The overwhelming amount of content produced and shared on the web every day is impossible to quantify. People are inundated with content on every topic imaginable. To put things into perspective, YouTube users upload 48 hours of video, Facebook users share 684,478 pieces of content, Instagram users share 3,600 new photos, and Tumblr sees 27,778 new posts published Every Single Minute. The global Internet population now represents 2.1 billion people, and with every website browsed, status shared, and photo uploaded, we leave a digital trail that continually swells the hulking mass of big data.
How does one sort through the chaos to find relevant, useful information? This is where content curation comes into play. As a marketer, it is your duty to help your customers find meaningful content.
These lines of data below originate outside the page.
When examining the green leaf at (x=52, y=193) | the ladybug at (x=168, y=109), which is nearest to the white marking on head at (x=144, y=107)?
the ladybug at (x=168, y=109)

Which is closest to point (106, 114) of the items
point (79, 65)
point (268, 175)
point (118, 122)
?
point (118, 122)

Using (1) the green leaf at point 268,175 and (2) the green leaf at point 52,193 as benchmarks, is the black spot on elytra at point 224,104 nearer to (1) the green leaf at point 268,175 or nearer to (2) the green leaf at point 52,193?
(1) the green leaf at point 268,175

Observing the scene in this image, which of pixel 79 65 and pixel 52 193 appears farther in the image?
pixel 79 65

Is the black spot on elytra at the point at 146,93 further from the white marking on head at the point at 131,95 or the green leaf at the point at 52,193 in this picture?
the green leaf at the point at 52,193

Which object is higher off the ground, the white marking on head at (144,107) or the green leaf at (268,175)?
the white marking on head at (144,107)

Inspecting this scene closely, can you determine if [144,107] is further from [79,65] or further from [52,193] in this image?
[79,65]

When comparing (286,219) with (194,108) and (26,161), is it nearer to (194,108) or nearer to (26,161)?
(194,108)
Content curation is the process of finding, organizing, and sharing online content. Organizations can also enhance that content by adding personal opinions and expertise. Enhanced content delivers added value to its consumers. Well-executed content curation isn’t just a regurgitation of something that was already published, but rather a personalized retelling of a story. The personal perspective on content is what makes curated content compelling. Burt Herman, co-founder of Storify, explains, “Great curation tells a story and takes you through an experience. You’re creating something better by putting the parts together. Curation is about humans. It’s about thinking of the audience and giving them something they want to see.”
Curated content marketing is one reason that Pinterest is wildly successful. With more than 10 million registered users, “Pinners” gain a sense of community, engage with brands and like-minded people, and curate content that is significant and interesting to them. Pinterest is just as much about the people using it as it is about the stuff being pinned. What did we learn from Pinterest? Community, engagement, and curation also make B2B content more successful and relevant for targeted audiences.
Let’s talk about the work Metia did with the SQL Server Team at Microsoft. We produced 101 case studies for the Microsoft SQL Server 2012 launch and wanted to curate that content to tell the end-to-end SQL Server story. We also saw an opportunity to use data visualization to strengthen the story that we were telling about SQL and what they can do for customers. We selected the most compelling customer quotes and tidbits of information from our case studies and created three video infographics to tell the SQL Server 2012 story. The videos already have approximately 1,000 views and have helped customers discover the very best stories that match their current database-related challenges.
Carefully curated content on the web has the potential to attract and build an online community of people who are interested in niche content. B2B marketers would do well to take their cues from sites like Pinterest, which allow users to consume the information that matters to them. Do you know what matters most to your customers? Tell me in the comments!